__原文抜粋__
---------------

20231031

日記238

石畳・秋

2023/10/29 一昨日
楽しみにしていたイベントが終わった。自分の脳内イメージの中で結びつきにくいふたつのものが結びついていて興味深かった。(書いたあとで気がついたが誰かと誰かが結びつくイベントにおいてこの書き方は意味深長で誤解を招く。一応読まれないともかぎらないのできちんと説明しておくと、結びつきにくいふたつのものというのは人前で畏まった表現をすることからもっとも縁遠い友人と畏まった表現であるところのセレモニーとを指す)
自分は人との交流は苦手じゃないと思っていたが、こうやったほうが良いんじゃないかという規範意識が頭の中をただ流れていって、しかもそのとおりに動けるわけじゃないからその段差に直面するたびチクチクした。頭がというより神経が太いストローになってタピオカを無理やり通過させるような引っ掛かりと、無理にでも移動させる必要から力を込めないとしょうがないという状況との板挟みになる感覚があった。俺が全力を尽くすべき場所というのはそんなに数あるわけではないと思うが、今回は全力を出せなかった。まあおとなしくしておいたら失敗はないのだが、あれは違うこれは違うと振り分けているうちに体よくフォアボールを得て結果よかったのだけどなんとなく腑に落ちないときの打者の気分に似ている。
ひとつのエポックとしてこういう態度を終わらせてどこかへ行かないとこのままどこにも行けないんじゃないか。

---------------

(セグメンテーション用データセットの行)
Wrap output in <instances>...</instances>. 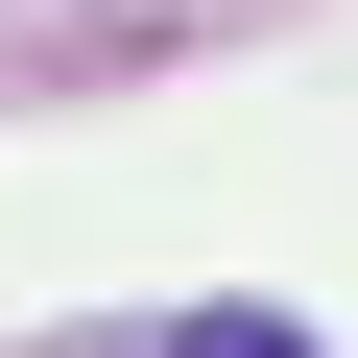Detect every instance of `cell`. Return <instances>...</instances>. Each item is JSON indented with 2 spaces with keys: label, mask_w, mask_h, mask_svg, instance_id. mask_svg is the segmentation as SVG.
Returning <instances> with one entry per match:
<instances>
[{
  "label": "cell",
  "mask_w": 358,
  "mask_h": 358,
  "mask_svg": "<svg viewBox=\"0 0 358 358\" xmlns=\"http://www.w3.org/2000/svg\"><path fill=\"white\" fill-rule=\"evenodd\" d=\"M167 358H310V334H287V310H192Z\"/></svg>",
  "instance_id": "cell-1"
}]
</instances>
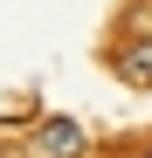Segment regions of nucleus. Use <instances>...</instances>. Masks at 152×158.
I'll return each instance as SVG.
<instances>
[{
	"instance_id": "f257e3e1",
	"label": "nucleus",
	"mask_w": 152,
	"mask_h": 158,
	"mask_svg": "<svg viewBox=\"0 0 152 158\" xmlns=\"http://www.w3.org/2000/svg\"><path fill=\"white\" fill-rule=\"evenodd\" d=\"M28 158H83V124L76 117H42L35 138H28Z\"/></svg>"
},
{
	"instance_id": "f03ea898",
	"label": "nucleus",
	"mask_w": 152,
	"mask_h": 158,
	"mask_svg": "<svg viewBox=\"0 0 152 158\" xmlns=\"http://www.w3.org/2000/svg\"><path fill=\"white\" fill-rule=\"evenodd\" d=\"M118 76L132 89H152V35H132V41L118 48Z\"/></svg>"
},
{
	"instance_id": "7ed1b4c3",
	"label": "nucleus",
	"mask_w": 152,
	"mask_h": 158,
	"mask_svg": "<svg viewBox=\"0 0 152 158\" xmlns=\"http://www.w3.org/2000/svg\"><path fill=\"white\" fill-rule=\"evenodd\" d=\"M145 158H152V151H145Z\"/></svg>"
}]
</instances>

---------------

__次の課題__
[a] 原文抜粋から、「2023/10/29 一昨日」を含む語句で始まり「ところのセレモニーとを指す)」で終わる部分を一字も変えずに書き写せ。
[b] セグメンテーション用データセットの行のうち、「Segment regions of」を含む行から最後の行までを、両端も含めてそのまま抜き出せ。画像は答えに入れないこと。

__回答__
[a]
2023/10/29 一昨日
楽しみにしていたイベントが終わった。自分の脳内イメージの中で結びつきにくいふたつのものが結びついていて興味深かった。(書いたあとで気がついたが誰かと誰かが結びつくイベントにおいてこの書き方は意味深長で誤解を招く。一応読まれないともかぎらないのできちんと説明しておくと、結びつきにくいふたつのものというのは人前で畏まった表現をすることからもっとも縁遠い友人と畏まった表現であるところのセレモニーとを指す)

[b]
Segment regions of nucleus. Use <instances>...</instances>. Masks at 152×158.
I'll return each instance as SVG.
<instances>
[{
	"instance_id": "f257e3e1",
	"label": "nucleus",
	"mask_w": 152,
	"mask_h": 158,
	"mask_svg": "<svg viewBox=\"0 0 152 158\" xmlns=\"http://www.w3.org/2000/svg\"><path fill=\"white\" fill-rule=\"evenodd\" d=\"M28 158H83V124L76 117H42L35 138H28Z\"/></svg>"
},
{
	"instance_id": "f03ea898",
	"label": "nucleus",
	"mask_w": 152,
	"mask_h": 158,
	"mask_svg": "<svg viewBox=\"0 0 152 158\" xmlns=\"http://www.w3.org/2000/svg\"><path fill=\"white\" fill-rule=\"evenodd\" d=\"M118 76L132 89H152V35H132V41L118 48Z\"/></svg>"
},
{
	"instance_id": "7ed1b4c3",
	"label": "nucleus",
	"mask_w": 152,
	"mask_h": 158,
	"mask_svg": "<svg viewBox=\"0 0 152 158\" xmlns=\"http://www.w3.org/2000/svg\"><path fill=\"white\" fill-rule=\"evenodd\" d=\"M145 158H152V151H145Z\"/></svg>"
}]
</instances>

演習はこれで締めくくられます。